**Extracted records**
-*-*-
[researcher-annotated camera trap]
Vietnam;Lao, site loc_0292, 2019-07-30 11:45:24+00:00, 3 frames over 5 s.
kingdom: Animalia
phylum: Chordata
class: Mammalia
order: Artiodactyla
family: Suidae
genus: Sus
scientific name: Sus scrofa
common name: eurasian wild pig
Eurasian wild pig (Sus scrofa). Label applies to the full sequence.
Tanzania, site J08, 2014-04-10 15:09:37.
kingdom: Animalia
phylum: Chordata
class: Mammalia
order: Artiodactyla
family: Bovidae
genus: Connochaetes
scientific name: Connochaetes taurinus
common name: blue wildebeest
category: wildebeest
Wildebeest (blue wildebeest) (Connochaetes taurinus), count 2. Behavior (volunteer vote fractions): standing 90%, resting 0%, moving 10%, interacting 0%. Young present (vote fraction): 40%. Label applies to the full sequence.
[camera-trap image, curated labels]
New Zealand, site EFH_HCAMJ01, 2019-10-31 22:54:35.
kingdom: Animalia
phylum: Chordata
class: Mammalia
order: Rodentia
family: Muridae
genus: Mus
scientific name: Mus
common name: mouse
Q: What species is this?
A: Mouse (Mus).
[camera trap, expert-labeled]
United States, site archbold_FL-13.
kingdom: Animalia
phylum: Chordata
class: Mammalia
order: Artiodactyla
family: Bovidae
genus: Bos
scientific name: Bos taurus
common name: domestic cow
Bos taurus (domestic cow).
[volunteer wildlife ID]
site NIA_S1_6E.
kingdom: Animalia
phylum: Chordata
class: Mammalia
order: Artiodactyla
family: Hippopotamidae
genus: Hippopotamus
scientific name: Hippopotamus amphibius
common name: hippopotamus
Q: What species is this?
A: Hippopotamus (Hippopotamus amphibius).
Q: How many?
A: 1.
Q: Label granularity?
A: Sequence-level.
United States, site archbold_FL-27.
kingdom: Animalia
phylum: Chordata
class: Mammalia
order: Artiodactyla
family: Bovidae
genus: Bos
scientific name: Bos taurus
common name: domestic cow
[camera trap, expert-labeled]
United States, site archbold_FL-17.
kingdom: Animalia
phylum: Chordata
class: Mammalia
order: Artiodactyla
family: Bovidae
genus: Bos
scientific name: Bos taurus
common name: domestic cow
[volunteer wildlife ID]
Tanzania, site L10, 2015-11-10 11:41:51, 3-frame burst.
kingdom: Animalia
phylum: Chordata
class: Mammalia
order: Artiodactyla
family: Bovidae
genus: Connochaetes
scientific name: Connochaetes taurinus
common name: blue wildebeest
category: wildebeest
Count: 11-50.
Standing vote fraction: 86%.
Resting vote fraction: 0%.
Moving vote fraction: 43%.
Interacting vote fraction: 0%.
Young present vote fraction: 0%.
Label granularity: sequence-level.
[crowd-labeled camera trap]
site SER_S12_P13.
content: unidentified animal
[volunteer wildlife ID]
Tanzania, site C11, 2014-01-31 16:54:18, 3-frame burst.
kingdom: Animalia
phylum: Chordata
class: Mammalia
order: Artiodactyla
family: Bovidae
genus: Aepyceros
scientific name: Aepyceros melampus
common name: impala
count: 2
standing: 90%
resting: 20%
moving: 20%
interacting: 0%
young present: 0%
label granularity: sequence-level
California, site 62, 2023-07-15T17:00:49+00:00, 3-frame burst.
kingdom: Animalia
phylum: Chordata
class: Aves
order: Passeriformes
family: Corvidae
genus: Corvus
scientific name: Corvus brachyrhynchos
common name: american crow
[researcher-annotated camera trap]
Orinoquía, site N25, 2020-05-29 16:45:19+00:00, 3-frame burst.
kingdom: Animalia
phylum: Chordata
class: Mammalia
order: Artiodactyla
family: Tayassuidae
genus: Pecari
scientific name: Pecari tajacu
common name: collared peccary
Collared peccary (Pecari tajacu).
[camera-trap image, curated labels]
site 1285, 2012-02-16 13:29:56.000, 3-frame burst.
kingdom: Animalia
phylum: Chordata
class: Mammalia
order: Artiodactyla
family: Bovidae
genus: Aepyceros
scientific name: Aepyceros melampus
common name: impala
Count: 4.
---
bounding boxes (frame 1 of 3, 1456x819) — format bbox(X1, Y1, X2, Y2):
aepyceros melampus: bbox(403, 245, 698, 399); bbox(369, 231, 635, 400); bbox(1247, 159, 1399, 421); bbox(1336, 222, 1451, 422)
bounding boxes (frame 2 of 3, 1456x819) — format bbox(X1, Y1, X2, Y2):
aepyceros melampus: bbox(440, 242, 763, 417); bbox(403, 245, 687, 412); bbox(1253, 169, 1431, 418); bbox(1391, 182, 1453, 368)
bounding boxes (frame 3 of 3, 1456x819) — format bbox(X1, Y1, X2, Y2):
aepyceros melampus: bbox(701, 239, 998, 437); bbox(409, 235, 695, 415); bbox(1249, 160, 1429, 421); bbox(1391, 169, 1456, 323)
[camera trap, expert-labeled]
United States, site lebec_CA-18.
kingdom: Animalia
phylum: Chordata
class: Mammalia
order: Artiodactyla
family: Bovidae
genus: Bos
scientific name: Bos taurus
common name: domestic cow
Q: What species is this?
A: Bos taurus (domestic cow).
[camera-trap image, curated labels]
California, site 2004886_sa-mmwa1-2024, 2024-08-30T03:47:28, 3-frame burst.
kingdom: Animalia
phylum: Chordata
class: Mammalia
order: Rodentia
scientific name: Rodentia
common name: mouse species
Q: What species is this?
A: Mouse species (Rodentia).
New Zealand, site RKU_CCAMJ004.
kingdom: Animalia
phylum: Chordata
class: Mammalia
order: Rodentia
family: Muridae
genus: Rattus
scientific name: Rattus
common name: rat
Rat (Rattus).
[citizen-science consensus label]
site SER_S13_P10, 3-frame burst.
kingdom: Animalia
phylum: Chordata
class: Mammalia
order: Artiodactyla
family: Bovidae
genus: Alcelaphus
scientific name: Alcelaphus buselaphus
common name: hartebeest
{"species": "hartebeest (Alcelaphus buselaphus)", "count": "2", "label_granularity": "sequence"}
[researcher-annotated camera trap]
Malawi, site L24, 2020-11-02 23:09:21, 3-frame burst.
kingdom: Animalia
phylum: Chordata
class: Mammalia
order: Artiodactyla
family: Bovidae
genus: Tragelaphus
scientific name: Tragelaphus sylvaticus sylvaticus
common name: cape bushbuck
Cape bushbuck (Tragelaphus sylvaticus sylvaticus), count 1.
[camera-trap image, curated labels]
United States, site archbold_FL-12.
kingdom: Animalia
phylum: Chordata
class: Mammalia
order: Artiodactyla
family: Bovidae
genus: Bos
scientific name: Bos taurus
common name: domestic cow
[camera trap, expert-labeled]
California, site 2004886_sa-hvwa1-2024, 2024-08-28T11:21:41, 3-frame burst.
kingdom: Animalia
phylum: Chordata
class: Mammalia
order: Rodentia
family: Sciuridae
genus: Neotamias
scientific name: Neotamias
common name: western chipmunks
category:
-*-*-
Please find the lines in the data that contain the word "United" and copy them.

United States, site archbold_FL-13.
United States, site archbold_FL-27.
United States, site archbold_FL-17.
United States, site lebec_CA-18.
United States, site archbold_FL-12.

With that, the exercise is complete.